Personal information
- Born: 30 June 1996 (age 30) Vilnius, Lithuania
- Height: 1.89 m (6 ft 2 in)
- Weight: 98 kg (216 lb)

Sport
- Sport: Athletics
- Event: Javelin throw

Medal record
Men's athletics
Representing Lithuania
European Games
| Silver medal – second place | 2023 Kraków-Małopolska | Javelin throw |
World University Games
| Gold medal – first place | 2021 Chengdu | Javelin throw |

= Edis Matusevičius =

Lithuanian javelin thrower (born 1996)

Edis Matusevičius (born 30 June 1996) is a Lithuanian athlete specialising in the javelin throw. He has competed at multiple major championships, including the 2020 and 2024 Olympic Games.

==Career==
He finished sixth at the 2014 IAAF World Junior Championships in Eugene, Oregon, throwing 70.58 metres. He won the bronze medal at the 2015 European Junior Championships in Eskilstuna, Sweden with a throw of 77.48 metres. He represented his country at the senior 2017 World Championships without registering a valid mark in the qualifying round.
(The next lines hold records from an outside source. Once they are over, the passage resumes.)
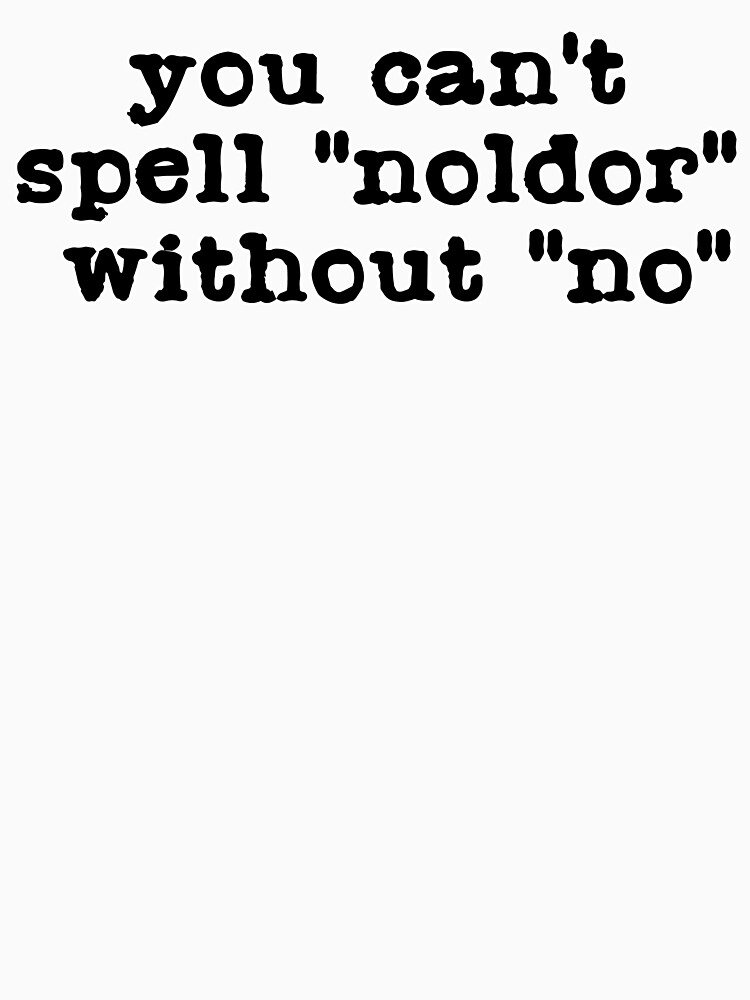 Oh No, the Noldor (Black Text) by Silmarils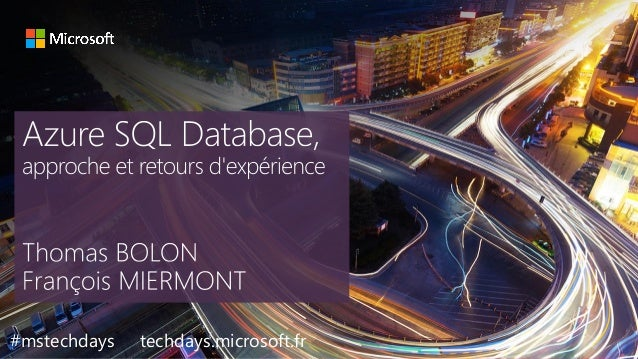 tech.days 2015#mstechdaysAzure SQL Database, approche et retours d'expérience #mstechdays techdays.microsoft.fr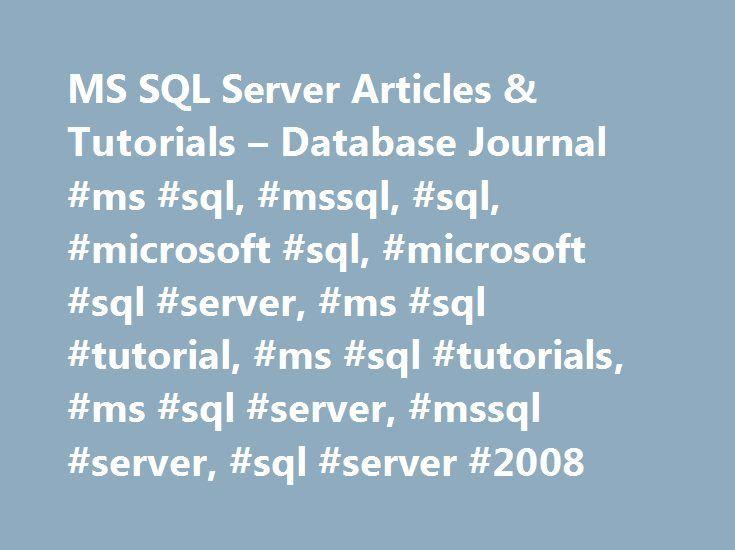 MS SQL Server Articles & Tutorials – Database Journal #ms #sql, #mssql, #sql, #microsoft #sql, #microsoft #sql #server, #ms #sql #tutorial, #ms #sql #tutorials, #ms #sql #server, #mssql #server, #sql #server #2008 http://hong-kong.remmont.com/ms-sql-server-articles-tutorials-database-journal-ms-sql-mssql-sql-microsoft-sql-microsoft-sql-server-ms-sql-tutorial-ms-sql-tutorials-ms-sql-server-mssql-server-sql/  # SQL Server management, tutorials, scripts, coding, programming and tips for…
He set a personal best, and Lithuanian national record in the event, of 89.17 metres during the Lithuanian Athletics Championships in Palanga, in 2019. He competed at the 2019 European Athletics Team Championships, held in Sandnes, Norway in August 2019, and won the second division event with a throw of 82.35 metres. He won the gold medal at the 2019 Summer Universiade held in Naples, Italy in 2023 with a throw of 80.07 metres.

He competed in Tokyo, Japan, at the delayed 2020 Olympic Games in 2021, where he threw 81.24 metres but did progress to the final.

He won the silver medal overall at the 2023 European Athletics Team Championships, held in Silesia, Poland in June 2023, and won the second division event with a throw of 84.22 metres. He retained his title and won the gold medal at the delayed 2021 Summer World University Games held in Chengdu, China in 2023 with a throw of 80.37 metres.

He had an eighth place finish at the 2023 World Athletics Championships in Budapest, Hungary with a throw of 82.29 metres.

He finished fourth overall at the 2024 European Athletics Championships in Rome, Italy in June 2024 with a throw of 83.96 metres. He competed for Lithuania at the 2024 Olympic Games in Paris, France, but did not qualify for the final.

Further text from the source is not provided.